Лицо Поллукса изменилось: оно стало мрачнее и серьезнее. От непринужденности, которая играла на нём минуту назад, не осталось и следа. Он понял, что ссылаться на Клауда было абсолютно глупой и бесполезной затеей. Теодор ему не поверил. Нотт вообще сомневался, что может теперь верить хоть кому-нибудь. Единственное, к чему теперь стремилось его нутро — это безопасность. Ему не нужен покой и умиротворение. Они больше ему недоступны. Зато злость и пустота всегда были в его распоряжении. Даже спустя два года попыток усмирить свой нрав, он чувствовал, как это чувства тихо шипят под гнётом воспитания и манер. К чему их скрывать теперь?
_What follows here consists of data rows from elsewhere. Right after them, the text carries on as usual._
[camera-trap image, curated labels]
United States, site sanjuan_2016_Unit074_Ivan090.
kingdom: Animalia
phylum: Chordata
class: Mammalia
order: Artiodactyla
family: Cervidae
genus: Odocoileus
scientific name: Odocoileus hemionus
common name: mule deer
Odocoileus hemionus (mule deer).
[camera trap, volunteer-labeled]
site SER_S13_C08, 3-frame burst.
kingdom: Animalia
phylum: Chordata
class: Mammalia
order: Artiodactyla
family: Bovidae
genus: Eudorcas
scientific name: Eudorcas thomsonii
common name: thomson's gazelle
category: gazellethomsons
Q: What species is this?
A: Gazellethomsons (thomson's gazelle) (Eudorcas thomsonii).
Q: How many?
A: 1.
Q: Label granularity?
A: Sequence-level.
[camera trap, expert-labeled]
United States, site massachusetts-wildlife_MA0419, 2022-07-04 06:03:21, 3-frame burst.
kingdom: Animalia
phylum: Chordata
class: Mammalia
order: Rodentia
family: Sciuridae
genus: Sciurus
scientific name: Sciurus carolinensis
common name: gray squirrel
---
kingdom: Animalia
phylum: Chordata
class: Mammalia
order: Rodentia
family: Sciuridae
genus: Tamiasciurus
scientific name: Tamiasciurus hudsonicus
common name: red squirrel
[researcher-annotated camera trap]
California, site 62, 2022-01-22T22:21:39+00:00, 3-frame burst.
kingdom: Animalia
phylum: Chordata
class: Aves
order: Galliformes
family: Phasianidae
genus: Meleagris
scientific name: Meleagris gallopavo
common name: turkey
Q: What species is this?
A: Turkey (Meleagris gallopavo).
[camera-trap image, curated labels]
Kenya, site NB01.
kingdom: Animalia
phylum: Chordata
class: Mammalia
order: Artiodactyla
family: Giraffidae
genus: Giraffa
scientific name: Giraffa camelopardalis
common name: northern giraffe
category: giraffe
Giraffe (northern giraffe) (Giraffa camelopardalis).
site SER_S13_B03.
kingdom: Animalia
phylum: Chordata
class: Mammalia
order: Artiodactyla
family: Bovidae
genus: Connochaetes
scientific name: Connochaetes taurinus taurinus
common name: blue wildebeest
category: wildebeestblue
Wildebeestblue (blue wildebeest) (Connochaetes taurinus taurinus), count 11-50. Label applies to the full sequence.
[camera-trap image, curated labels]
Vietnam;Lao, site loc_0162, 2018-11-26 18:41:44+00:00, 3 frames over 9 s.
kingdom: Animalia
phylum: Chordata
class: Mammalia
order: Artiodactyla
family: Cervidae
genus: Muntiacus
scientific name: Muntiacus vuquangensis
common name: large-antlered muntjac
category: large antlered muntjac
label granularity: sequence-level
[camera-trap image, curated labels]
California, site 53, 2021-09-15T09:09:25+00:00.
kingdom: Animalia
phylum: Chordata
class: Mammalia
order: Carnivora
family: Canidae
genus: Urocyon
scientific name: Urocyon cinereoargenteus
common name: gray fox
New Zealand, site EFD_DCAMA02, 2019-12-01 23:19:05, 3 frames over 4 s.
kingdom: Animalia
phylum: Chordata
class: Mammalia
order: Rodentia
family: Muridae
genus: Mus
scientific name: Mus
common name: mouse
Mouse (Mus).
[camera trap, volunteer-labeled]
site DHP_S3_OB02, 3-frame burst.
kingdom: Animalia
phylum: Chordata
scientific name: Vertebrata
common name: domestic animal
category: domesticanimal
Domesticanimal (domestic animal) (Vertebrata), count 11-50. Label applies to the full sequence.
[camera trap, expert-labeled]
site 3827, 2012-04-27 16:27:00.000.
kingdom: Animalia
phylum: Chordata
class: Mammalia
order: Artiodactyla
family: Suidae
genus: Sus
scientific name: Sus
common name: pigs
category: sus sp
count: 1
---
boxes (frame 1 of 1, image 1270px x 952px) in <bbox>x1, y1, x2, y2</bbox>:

— Чего ты хочешь? — поджав губы, Поллукс не сдвинулся с места, оставаясь к собеседнику боком. — Связи? Деньги? Территории?
Лёгких ноток пренебрежения в его голосе было достаточно, чтобы Нотт почувствовал нарастающее бешенство от столь быстрой перемены. В сосудах уже бурлило недовольство от мерзкого проявления лицемерия. Воображение нарисовало вместо собеседника грязную склизкую лужу, завернутую в оболочку из кожи и тёмный классический костюм из спрессованной шерсти.
— Мои стремления намного скромнее, — приподнимая подбородок, Теодор ощутил, как от отвращения начинает сводить челюсть. — Я хочу, чтобы вы сменили место жительства на остров в Северном море и прихватили с собой всю свою братию.
Вспышка ярости, мелькнувшая на мгновение в глазах оппонента, никак не укрылась от бокового зрения Нотта. Непроизвольная тяжёлая ухмылка наползла на лицо Теодора. Стало даже любопытно: пожертвует ли Селвин собственной свободой в угоду жизни своей дочери. А если нет, то кровопролитная война главу «Банши» тоже устроит. Плевать, чем заполнять зияющую внутри дыру — кровью или тишиной.
— Не слишком ли велики запросы у ресторатора? — поморщившись, Селвин всё же повернулся к собеседнику. — Не боишься?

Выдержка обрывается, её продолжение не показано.